楽士の呟き2005年春3/8 日常的に人前で演奏している身でも、実力を100%発揮するのは簡単ではありません。ですから、実力を60%しか出せないのであれば、6掛けで100に達するように、170の実力を用意するのです。兄弟子の言葉を借りれば、ステージにかけるのは、朝の起き抜けに寝ぼけながらでも弾ける曲が適当。ぎりぎりいっぱいの曲は負荷がかかると破綻しやすいですからね。 要するに、準備をしっかりしておけるほど、加速度的に出来が向上するわけ。そのためには適切なスケジューリングが不可欠で、最近の私みたいにたくさん仕事を請け負いすぎて、ちぎっては投げの自転車操業に陥るのは自分の首を絞めているようなものです。 3/27ソプラノのK嬢、トラヴェルソのM嬢、ヴァイオリンのN氏、それにチェンバロの私というメンツで、小さな演奏旅行をしてきました。ワンボックスカーに楽器と人間四人を積み込みまして、弾いて、喋って、食べて、の旅。曇りなく幸せで、あるいは私の二十代で最良の数日間だったかもしれません。J君と私と弟と、三人してふざけながら鉄拳2で明かしたあの夜が、十代にしかありえない時間だったように。 今回は、車ごとフェリーに載せて、佐渡島にも渡りました。朱鷺の羽根はそれはそれは美しい薄紅色でした。あれでプレクトラム(*)を作ったら、どんなにか綺麗でしょう?

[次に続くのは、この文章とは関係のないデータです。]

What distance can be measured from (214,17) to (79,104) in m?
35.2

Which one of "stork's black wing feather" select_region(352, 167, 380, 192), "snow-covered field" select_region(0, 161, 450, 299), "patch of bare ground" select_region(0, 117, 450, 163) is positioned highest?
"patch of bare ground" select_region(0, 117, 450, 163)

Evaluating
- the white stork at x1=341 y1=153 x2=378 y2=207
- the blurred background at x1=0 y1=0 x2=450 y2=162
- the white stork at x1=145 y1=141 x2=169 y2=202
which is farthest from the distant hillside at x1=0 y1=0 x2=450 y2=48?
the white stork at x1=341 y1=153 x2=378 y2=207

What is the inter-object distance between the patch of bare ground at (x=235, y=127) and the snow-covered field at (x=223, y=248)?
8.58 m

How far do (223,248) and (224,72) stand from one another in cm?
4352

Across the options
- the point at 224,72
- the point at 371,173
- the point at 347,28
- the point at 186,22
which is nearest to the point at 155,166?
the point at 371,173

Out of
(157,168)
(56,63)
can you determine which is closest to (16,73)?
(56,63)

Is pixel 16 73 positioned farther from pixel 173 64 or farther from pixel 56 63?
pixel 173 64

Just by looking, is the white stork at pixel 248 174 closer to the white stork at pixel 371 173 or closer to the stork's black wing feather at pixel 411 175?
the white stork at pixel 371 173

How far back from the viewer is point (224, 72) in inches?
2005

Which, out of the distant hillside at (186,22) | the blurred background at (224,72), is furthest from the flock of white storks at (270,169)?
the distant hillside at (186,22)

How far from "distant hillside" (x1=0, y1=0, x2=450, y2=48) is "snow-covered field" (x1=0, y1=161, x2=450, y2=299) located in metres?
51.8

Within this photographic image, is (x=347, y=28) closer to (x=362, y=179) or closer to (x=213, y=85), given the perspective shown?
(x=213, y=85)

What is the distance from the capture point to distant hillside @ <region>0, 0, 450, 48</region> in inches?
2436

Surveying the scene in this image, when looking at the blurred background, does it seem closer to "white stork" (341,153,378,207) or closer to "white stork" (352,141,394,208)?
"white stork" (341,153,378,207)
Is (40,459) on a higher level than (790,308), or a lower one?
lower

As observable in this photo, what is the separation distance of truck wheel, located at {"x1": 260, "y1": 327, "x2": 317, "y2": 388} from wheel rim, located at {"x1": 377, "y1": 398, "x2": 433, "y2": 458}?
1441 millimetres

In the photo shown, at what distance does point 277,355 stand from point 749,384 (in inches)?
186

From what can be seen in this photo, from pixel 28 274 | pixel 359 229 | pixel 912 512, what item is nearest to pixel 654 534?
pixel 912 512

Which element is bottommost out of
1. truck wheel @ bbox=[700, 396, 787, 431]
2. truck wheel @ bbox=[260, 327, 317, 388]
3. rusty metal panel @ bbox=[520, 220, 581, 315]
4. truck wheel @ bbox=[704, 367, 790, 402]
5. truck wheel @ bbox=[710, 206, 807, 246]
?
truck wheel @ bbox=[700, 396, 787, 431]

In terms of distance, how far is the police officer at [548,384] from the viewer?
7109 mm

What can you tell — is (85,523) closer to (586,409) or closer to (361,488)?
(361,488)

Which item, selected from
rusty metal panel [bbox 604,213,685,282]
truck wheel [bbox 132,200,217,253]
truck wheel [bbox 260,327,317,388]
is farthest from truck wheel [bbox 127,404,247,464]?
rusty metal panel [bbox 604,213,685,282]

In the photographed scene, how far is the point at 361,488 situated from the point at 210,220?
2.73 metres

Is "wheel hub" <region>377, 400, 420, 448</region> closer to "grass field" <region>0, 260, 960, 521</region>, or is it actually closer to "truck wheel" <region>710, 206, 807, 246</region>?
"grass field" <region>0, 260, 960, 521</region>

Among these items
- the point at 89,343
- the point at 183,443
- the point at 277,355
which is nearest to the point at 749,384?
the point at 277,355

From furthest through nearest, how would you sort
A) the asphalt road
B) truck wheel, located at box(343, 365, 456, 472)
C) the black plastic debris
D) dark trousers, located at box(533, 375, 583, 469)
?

ところで、N氏は地元の大学オケのOBなのですが、かのオケには伝統があるそうで。港を出てしばらくしたころを見計らって、真顔で新入部員に、 4/12今月頭の演奏会では久しぶりにアドリブ全開で飛ばしてきました。本来私は派手に個人技かますよりも、アンサンブルの全体に目配りしつつ、共演者の持ち味を引き出していく方が好きですし、また実際得意でもありますが、たまには一人で弾くのもいいものです。 半年前と同じ曲をプログラムに入れたのですが、久しぶりに弾いてみましたら、前回思いもしなかった新しいアイディアが次々と湧いて出て、自分でも次に何が出てくるか楽しみでしかたがありません。それに、先月くらいから実感があるのですが、音楽が確実に大きくなっています。以前はどんなにせかせか小者っぽい演奏だったことか。実際、テンポも1割から2割遅くなっています。半年前の録音を聞くと、脈拍がおかしいとしか思えません。それだけ生き急いでいたのかも? なんにせよ、いまが伸び盛りです。願わくは、死ぬまで変わりつづける、(他人にとっても自分にとっても)目の離せない奏者でありますように。 4/18 昨日の演奏会を最後に、リーダーを務めて仲間と一年半やってきたバンド(?)を、しばらく休むことにしました。 ---- 興ざめな話ではありますが、アンサンブルは、純粋な音楽とは関係のない、人対人の立場や力関係が影響する部分が案外あります。雇われの外人部隊として入るときには基本的に発言権はなく、雇い主の注文に従わないといけませんし、目上の方と一緒になればどうしても、無茶や冒険はしづらいもの。 よき仲間たちに恵まれて、こんなに幸せなことはありません。個人の仕事がたくさん入ったりしてスケジュール的にあまりにキツくなってしまったために、バンドとしての頻繁な公演はしばらく控えることにしたのですが、年明けにその決心をしてからも、何度となく迷いました。こんな得がたい場を離れていいものか、寂しくなるなぁ、と。 そして、これも実感。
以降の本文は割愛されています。